# setting time and date



## wbt (Dec 29, 2010)

I just started using the wi fi Kindle and notice (on the clipboard) that the time and date are wrong. I've spent some time on this forum and I did not find much about this issue. "Settings" allowed me to set the time, but I can find no way to set the date. Is the Kindle supposed to display time and date somewhere? I've also Googled the question and noticed that it was an issue with earlier generation Kindles, but I found little about the latest models. Any suggestions would be appreciated. Thanks, Bill


----------



## Ann in Arlington (Oct 27, 2008)

If you turn on Wireless, get connected, try a 'sync and check for items'. . . .that should make the clock correct -- presumably including the date.  But, for the record, the Kindle will only display the time, not the date.  The only time I see a date is if I'm in a newspaper -- and then it's the date of the issue, not necessarily today.


----------



## Mike D. aka jmiked (Oct 28, 2008)

I have tried several times to see if syncing will set the time on my K3 WiFi model. It won’t. The only way to set the time is manually through the Settings menu.
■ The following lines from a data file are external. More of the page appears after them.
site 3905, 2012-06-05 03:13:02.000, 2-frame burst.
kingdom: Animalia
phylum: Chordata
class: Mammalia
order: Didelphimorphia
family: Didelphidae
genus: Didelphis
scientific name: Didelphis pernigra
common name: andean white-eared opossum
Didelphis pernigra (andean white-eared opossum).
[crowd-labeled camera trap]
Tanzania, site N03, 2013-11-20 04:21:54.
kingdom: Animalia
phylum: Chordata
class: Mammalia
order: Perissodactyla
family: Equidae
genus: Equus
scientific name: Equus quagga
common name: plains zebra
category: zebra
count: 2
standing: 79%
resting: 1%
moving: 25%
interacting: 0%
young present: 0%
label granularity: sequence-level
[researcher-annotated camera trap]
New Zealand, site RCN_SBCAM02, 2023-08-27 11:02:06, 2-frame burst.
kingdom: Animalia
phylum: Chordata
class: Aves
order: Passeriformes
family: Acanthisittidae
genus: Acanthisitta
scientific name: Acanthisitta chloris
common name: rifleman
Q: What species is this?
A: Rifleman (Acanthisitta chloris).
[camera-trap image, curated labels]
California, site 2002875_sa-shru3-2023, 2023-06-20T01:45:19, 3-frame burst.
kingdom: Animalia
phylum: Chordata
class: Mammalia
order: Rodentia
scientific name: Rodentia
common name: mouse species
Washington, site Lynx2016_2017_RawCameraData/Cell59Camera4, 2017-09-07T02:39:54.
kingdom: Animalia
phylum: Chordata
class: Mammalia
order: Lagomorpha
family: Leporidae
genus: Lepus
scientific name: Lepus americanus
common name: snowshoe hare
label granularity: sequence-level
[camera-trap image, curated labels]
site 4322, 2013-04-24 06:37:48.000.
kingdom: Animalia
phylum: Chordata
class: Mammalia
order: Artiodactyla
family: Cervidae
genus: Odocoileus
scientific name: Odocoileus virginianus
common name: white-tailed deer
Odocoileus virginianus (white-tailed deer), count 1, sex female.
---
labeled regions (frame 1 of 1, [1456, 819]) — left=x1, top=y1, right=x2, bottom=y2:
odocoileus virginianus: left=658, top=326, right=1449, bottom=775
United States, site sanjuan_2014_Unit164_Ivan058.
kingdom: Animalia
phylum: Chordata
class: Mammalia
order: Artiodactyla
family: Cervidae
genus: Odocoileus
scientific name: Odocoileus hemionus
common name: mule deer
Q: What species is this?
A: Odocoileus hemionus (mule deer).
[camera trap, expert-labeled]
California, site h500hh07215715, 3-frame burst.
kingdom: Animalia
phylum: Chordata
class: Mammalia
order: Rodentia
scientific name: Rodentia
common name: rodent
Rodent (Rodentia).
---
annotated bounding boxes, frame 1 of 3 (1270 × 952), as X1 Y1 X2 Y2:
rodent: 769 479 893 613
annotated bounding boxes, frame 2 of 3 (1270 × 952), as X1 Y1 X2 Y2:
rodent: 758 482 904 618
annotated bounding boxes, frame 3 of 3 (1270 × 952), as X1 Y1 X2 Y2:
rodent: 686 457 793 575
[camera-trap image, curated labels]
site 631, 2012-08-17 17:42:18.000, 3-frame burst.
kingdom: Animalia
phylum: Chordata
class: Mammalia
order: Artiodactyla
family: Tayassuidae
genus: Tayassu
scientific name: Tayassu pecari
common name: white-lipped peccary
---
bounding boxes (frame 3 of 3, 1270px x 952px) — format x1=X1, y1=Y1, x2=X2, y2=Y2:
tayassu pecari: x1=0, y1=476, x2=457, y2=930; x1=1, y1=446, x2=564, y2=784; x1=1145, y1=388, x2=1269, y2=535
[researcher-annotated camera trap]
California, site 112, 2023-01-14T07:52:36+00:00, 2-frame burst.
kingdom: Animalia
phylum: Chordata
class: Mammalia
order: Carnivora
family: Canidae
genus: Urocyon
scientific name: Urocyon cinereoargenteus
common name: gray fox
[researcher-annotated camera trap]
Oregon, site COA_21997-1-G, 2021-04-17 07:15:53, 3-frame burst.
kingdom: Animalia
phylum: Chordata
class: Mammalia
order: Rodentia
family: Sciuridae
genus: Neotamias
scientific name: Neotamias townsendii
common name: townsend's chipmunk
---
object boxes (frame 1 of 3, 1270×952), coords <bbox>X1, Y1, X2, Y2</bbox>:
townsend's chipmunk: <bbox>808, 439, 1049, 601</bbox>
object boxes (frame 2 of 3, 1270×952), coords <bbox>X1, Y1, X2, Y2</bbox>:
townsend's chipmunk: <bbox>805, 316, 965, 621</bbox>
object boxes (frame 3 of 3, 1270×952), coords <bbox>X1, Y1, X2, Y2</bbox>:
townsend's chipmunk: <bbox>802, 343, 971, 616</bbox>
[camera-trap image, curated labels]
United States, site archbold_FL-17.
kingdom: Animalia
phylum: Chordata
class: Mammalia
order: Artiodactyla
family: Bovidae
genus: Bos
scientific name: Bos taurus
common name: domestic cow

Either my Kindle is unique, or at some point the design team at Amazon decided not to implement the trivial code to get the time over WiFi. All of my other devices get the time over a WiFi connection just fine.

Mike


----------



## mooshie78 (Jul 15, 2010)

I got mine today, it got the date right over wifi, but not the time.  I had to set that manually myself.


----------



## intinst (Dec 23, 2008)

The K3 WiFi version does not set the time automatically, only manually. The 3G version will set itself.


----------